— What you need to do —
Transcribe exactly the lines from the one holding "Order the following" to the end of the data below, including both of those lines and no others.

— Extracted entries —
===============
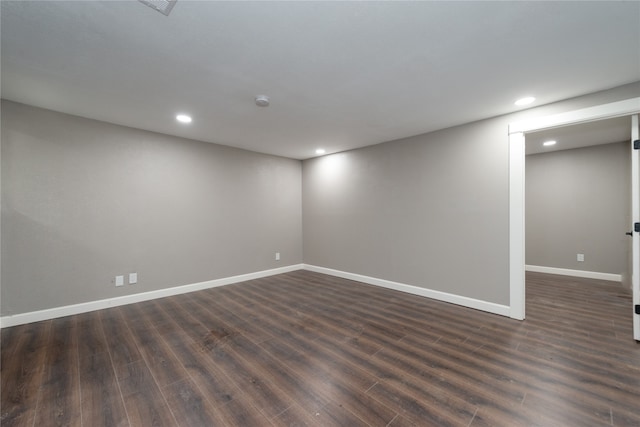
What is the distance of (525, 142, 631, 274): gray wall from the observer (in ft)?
14.8

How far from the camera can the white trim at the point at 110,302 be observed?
294cm

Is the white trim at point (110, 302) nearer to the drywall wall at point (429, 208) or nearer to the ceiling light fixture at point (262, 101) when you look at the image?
the drywall wall at point (429, 208)

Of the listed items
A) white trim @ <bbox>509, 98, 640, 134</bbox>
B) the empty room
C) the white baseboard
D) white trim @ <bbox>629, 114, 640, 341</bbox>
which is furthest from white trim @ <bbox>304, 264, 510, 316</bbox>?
the white baseboard

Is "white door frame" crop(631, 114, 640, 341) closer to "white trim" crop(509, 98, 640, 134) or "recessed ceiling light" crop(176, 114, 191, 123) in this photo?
"white trim" crop(509, 98, 640, 134)

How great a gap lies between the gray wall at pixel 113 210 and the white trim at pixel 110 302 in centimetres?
7

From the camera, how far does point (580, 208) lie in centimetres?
491

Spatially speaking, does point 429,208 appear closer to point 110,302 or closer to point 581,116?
point 581,116

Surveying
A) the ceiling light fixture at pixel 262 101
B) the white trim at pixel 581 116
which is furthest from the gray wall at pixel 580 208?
the ceiling light fixture at pixel 262 101

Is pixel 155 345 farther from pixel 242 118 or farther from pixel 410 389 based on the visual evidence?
pixel 242 118

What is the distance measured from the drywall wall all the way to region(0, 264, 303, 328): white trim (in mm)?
1909

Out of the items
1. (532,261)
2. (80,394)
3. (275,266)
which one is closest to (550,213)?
(532,261)

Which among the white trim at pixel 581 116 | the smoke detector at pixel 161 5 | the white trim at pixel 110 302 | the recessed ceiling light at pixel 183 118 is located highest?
the recessed ceiling light at pixel 183 118

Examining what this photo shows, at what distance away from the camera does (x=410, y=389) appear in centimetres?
182

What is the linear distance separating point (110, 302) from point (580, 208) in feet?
26.6
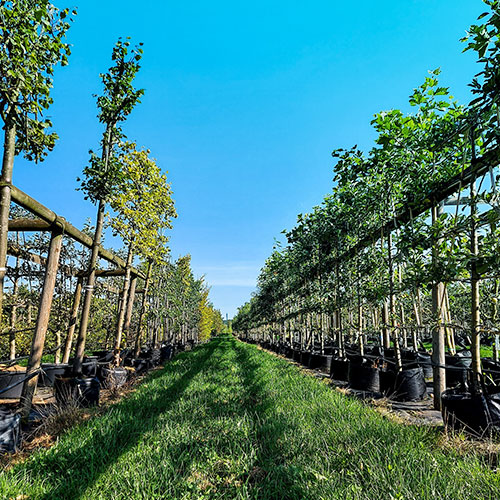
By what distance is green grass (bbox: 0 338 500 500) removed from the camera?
5.80 ft

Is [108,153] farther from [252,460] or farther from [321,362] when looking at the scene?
[321,362]

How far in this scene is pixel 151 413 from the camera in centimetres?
355

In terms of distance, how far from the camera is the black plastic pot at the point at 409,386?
4.26 metres

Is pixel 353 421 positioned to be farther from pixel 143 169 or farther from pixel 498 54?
pixel 143 169

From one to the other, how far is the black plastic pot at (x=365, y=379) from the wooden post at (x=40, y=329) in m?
5.17

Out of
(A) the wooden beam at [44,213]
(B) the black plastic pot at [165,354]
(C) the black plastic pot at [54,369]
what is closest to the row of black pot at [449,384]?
(A) the wooden beam at [44,213]

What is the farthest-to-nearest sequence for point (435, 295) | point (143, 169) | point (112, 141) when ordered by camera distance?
1. point (143, 169)
2. point (112, 141)
3. point (435, 295)

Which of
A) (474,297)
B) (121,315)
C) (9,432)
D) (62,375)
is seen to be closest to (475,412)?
(474,297)

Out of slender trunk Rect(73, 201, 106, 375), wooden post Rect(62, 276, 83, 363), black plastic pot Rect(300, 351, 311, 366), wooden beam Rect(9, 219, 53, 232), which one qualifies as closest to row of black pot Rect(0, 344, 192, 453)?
slender trunk Rect(73, 201, 106, 375)

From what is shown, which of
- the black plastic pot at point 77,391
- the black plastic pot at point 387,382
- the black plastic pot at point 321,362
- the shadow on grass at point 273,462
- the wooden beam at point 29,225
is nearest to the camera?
the shadow on grass at point 273,462

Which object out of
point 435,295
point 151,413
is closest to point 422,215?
point 435,295

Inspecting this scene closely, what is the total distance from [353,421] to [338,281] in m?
4.46

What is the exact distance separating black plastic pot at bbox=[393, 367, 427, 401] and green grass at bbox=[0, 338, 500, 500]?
1.25 metres

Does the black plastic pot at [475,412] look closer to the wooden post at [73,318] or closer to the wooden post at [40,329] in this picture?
the wooden post at [40,329]
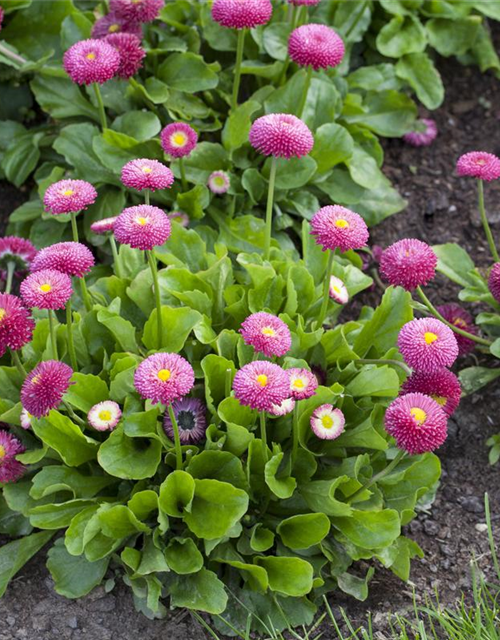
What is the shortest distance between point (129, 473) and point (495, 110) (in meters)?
3.29

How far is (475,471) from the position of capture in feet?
12.1

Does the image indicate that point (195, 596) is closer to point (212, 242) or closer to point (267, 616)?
point (267, 616)

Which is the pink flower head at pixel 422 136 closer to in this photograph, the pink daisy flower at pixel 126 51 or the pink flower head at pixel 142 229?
the pink daisy flower at pixel 126 51

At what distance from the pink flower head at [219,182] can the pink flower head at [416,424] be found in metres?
1.73

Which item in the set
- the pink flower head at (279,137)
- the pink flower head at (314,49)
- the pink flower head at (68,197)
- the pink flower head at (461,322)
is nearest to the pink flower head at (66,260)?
the pink flower head at (68,197)

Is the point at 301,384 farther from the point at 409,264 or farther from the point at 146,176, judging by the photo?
the point at 146,176

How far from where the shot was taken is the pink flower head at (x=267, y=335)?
2756 millimetres

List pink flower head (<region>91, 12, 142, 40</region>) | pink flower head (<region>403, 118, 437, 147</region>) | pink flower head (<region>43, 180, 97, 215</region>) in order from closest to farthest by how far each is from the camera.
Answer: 1. pink flower head (<region>43, 180, 97, 215</region>)
2. pink flower head (<region>91, 12, 142, 40</region>)
3. pink flower head (<region>403, 118, 437, 147</region>)

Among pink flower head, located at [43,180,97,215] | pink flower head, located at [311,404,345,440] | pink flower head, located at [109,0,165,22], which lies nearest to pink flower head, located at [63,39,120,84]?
pink flower head, located at [109,0,165,22]

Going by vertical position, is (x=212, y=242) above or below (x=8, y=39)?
below

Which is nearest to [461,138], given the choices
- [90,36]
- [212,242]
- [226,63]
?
[226,63]

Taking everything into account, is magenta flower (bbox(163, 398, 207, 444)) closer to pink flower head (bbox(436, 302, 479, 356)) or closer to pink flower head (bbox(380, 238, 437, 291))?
pink flower head (bbox(380, 238, 437, 291))

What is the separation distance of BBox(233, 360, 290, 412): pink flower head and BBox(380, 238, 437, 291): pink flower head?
2.11ft

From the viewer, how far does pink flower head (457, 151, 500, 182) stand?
3488mm
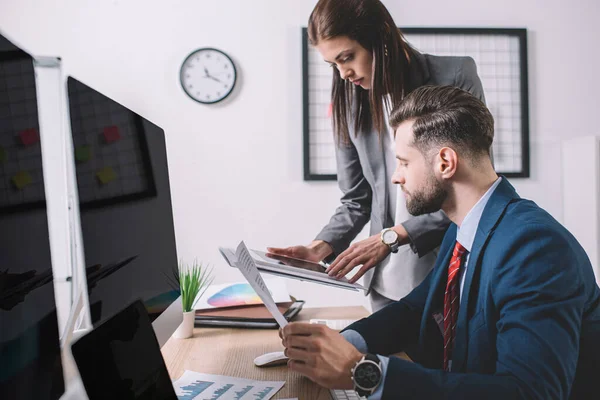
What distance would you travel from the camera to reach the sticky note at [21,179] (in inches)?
16.9

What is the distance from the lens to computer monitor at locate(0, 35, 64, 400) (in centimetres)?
41

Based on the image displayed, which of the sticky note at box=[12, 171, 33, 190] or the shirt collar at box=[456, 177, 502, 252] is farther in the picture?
the shirt collar at box=[456, 177, 502, 252]

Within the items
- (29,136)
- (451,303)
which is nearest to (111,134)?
(29,136)

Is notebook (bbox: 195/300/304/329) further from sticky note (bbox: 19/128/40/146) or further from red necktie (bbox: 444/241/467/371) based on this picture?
sticky note (bbox: 19/128/40/146)

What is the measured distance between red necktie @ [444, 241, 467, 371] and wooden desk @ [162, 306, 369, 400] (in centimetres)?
30

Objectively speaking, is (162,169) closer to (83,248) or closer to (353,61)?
(83,248)

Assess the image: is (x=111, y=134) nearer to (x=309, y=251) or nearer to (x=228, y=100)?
(x=309, y=251)

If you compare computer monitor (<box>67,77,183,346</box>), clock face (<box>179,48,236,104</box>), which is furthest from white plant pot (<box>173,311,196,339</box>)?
clock face (<box>179,48,236,104</box>)

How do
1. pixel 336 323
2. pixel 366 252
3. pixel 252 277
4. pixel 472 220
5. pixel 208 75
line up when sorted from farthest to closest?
pixel 208 75, pixel 366 252, pixel 336 323, pixel 472 220, pixel 252 277

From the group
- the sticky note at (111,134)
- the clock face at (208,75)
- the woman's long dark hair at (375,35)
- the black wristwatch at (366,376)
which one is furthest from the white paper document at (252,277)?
the clock face at (208,75)

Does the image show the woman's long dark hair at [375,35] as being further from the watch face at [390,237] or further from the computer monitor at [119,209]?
the computer monitor at [119,209]

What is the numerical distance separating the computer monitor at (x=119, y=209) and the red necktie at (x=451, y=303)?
25.1 inches

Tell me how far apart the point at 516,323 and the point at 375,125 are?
0.95 metres

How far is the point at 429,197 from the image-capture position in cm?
116
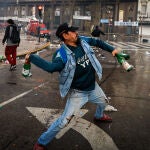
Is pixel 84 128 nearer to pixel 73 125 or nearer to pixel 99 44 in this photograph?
pixel 73 125

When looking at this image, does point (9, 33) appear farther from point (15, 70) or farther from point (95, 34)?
point (95, 34)

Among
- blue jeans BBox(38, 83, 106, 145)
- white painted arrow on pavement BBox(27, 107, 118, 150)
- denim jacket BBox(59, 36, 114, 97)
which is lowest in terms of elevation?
white painted arrow on pavement BBox(27, 107, 118, 150)

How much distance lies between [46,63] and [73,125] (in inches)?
77.3

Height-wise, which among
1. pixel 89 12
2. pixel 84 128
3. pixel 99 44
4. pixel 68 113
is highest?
pixel 89 12

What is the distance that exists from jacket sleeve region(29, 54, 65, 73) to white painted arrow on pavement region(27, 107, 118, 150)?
145cm

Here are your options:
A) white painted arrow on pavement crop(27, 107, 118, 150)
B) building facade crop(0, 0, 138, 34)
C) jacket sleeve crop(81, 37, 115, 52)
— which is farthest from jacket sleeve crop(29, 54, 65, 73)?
building facade crop(0, 0, 138, 34)

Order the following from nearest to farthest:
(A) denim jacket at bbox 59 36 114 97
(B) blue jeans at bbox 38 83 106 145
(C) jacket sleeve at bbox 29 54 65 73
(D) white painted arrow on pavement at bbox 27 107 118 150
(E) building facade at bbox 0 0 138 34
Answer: (C) jacket sleeve at bbox 29 54 65 73 → (A) denim jacket at bbox 59 36 114 97 → (B) blue jeans at bbox 38 83 106 145 → (D) white painted arrow on pavement at bbox 27 107 118 150 → (E) building facade at bbox 0 0 138 34

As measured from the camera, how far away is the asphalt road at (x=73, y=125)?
5.36m

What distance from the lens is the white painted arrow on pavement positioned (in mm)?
5289

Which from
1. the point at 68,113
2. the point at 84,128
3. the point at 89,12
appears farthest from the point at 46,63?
the point at 89,12

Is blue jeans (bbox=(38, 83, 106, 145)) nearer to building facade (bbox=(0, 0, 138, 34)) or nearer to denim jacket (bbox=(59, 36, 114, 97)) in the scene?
denim jacket (bbox=(59, 36, 114, 97))

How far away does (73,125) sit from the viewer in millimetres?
6164

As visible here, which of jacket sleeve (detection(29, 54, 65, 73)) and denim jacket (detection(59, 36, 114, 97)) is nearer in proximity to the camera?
jacket sleeve (detection(29, 54, 65, 73))

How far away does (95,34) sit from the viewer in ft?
56.6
===============
— Finished answer —
Order the following from nearest to farthest:
(A) denim jacket at bbox 59 36 114 97
(B) blue jeans at bbox 38 83 106 145
(C) jacket sleeve at bbox 29 54 65 73
(D) white painted arrow on pavement at bbox 27 107 118 150
(E) building facade at bbox 0 0 138 34
Answer: (C) jacket sleeve at bbox 29 54 65 73 → (A) denim jacket at bbox 59 36 114 97 → (B) blue jeans at bbox 38 83 106 145 → (D) white painted arrow on pavement at bbox 27 107 118 150 → (E) building facade at bbox 0 0 138 34

As measured from the camera, how far away is the asphalt road at (x=73, y=125)?
5.36m

What distance from the lens is the white painted arrow on pavement positioned (in mm)?
5289

Which from
1. the point at 68,113
2. the point at 84,128
3. the point at 89,12
appears farthest from the point at 46,63?
the point at 89,12

Is blue jeans (bbox=(38, 83, 106, 145)) nearer to building facade (bbox=(0, 0, 138, 34)) or nearer to denim jacket (bbox=(59, 36, 114, 97)) in the scene?
denim jacket (bbox=(59, 36, 114, 97))

How far away does (73,125) sit from the viewer in millimetres?
6164

As visible here, which of jacket sleeve (detection(29, 54, 65, 73)) and denim jacket (detection(59, 36, 114, 97)) is nearer in proximity to the camera?
jacket sleeve (detection(29, 54, 65, 73))

How far away does (95,34) sit from the viewer in ft?
56.6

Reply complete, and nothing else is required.